Analytics Engineer
Confidential
Posted: March 19, 2026
Interested in this position?
Create a free account to apply with AI-powered matching
Quick Summary
An analytics engineer is responsible for building and maintaining complex data models to drive business insights and optimize fuel management processes, with a focus on data analysis and machine learning techniques.
Required Skills
Job Description
About us
i6 provides the world’s most advanced end-to-end Aviation fuel management technology - enabling operational efficiency, transparency, and sustainability for airlines, fuel service providers, and suppliers.
Our cloud-based solutions digitise the entire aviation fuel lifecycle through real-time fuel inventory and into-plane management platforms, patented electronic refuelling technology, and advanced fuel analytics and insights.

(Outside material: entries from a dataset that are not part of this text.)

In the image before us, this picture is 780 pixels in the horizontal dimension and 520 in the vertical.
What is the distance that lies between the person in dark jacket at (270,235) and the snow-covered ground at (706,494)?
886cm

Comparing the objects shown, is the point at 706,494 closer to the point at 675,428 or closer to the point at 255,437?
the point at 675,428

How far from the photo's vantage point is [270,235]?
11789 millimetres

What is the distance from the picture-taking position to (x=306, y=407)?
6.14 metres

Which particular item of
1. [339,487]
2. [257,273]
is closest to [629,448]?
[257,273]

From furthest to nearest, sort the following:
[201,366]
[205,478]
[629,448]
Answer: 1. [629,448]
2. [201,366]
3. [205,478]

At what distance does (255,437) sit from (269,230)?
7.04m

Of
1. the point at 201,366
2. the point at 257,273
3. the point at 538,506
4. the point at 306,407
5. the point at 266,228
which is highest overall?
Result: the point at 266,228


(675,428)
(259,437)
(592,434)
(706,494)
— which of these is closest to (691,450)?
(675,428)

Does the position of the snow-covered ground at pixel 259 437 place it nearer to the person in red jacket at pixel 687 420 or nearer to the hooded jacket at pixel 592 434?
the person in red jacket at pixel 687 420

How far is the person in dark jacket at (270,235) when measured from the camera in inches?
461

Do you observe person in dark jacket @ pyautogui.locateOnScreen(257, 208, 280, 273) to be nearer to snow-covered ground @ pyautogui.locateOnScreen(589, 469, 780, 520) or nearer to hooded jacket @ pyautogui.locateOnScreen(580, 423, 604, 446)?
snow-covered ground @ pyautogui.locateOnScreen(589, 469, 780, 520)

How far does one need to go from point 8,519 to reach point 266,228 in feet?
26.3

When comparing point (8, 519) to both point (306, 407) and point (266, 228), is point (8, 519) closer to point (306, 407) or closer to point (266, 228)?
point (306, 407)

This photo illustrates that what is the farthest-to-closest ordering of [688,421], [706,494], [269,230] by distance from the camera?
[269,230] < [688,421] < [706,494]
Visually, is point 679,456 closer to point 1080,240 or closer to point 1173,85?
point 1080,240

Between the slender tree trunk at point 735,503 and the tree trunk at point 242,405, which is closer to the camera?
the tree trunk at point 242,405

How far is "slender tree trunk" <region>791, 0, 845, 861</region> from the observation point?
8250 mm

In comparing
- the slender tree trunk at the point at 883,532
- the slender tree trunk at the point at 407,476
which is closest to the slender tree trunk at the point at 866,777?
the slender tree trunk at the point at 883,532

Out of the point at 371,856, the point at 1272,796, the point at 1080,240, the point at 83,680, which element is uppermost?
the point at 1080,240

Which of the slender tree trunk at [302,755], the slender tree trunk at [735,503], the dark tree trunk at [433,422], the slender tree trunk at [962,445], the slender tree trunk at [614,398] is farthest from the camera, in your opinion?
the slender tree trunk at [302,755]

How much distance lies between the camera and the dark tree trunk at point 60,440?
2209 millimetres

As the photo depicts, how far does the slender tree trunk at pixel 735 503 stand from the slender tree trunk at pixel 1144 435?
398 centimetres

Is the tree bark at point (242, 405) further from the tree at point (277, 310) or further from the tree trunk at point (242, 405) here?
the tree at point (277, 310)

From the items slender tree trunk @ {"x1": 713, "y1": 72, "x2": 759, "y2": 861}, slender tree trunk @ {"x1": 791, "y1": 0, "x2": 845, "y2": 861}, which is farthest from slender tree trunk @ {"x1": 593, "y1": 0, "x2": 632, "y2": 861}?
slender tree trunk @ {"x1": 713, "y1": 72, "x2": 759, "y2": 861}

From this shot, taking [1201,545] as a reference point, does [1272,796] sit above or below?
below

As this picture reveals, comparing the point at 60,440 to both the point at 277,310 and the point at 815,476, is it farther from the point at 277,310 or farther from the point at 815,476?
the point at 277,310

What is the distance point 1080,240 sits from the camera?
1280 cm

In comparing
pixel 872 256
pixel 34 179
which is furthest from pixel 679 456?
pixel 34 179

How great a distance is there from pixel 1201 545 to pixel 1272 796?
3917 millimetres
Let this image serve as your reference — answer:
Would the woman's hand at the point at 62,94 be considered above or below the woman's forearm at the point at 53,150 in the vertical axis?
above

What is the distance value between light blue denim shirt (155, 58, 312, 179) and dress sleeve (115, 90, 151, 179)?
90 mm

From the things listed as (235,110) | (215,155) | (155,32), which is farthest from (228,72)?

With the adoption of our technology, our customers have been able to reduce thousands of tonnes of CO2 and benefited from millions in cost savings.
Your new role
In your new role as an Analytics Engineer at i6 you will be responsible for designing, building, and maintaining complex data models using dbt (Jinja, Macros, Incremental strategies) and managing high-availability ingestion pipelines. You will focus on the "build" phase of the data lifecycle—implementing DataOps best practices, including CI/CD via GitHub Actions and automated testing frameworks. You will optimise warehouse performance (BigQuery/Snowflake) to support millions of rows of data and collaborate across teams to ensure data contracts are met and data quality is guaranteed before it reaches the end-user.
What you will do
Own the Transformation Layer: Design, build, and maintain complex dbt models to power internal BI and external customer analytics.
Pipeline Management: Manage and monitor data ingestion pipelines to ensure high availability and low latency.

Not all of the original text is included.